This study builds on the methods of the calculation of VWC for livestock and crop production by Chapagain and Hoekstra (2003) and Hoekstra and Hung (2005) and applies a few adaptations to the case study area and the calculation methods.

Other than by Hoekstra and Hung (2005), where 37 crop types and 5 years were used, this study considers 18 out of 51 crop types and the time frame contains 25 years. In the livestock calculations by Chapagain and Hoekstra (2003), the water content for forage is set at the global average of 445 m³/ton. This value is replaced with specific water content values for each individual country. The feed composition for grazing animal types are replaced with a diet composition closer related to one used in developing countries. The water used for mixing the feed for grazing animals, as it is used in the original literature, is removed.

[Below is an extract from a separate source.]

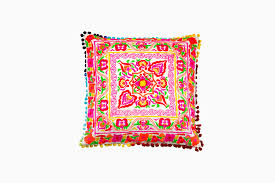 indian antique french cushions. The Raj Tent Club - Square Multi Coloured Pom Cushion Indian Antique French Cushions C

In Chapagain and Hoekstra (2003), the earliest growth stage for all animals do not receive numerical values on their feeding content. The virtual water content of feed per animal is thus calculated by dividing the virtual water content in feed in the adult stage by the amount of growth stages to get the average VWC for all growth stages. In this study, the virtual water content in feed is calculated for all growth stages.

Figure 4: Flow chart on the process of calculating the water scarcity ratio (WSR). Using the data from the models from CLIMWAT and CROPWAT, the virtual water contents for crops and livestock is calculated and summed to get the water footprint (WF). The water footprint is put into relation to the water availability to get the water scarcity ratio (WSR).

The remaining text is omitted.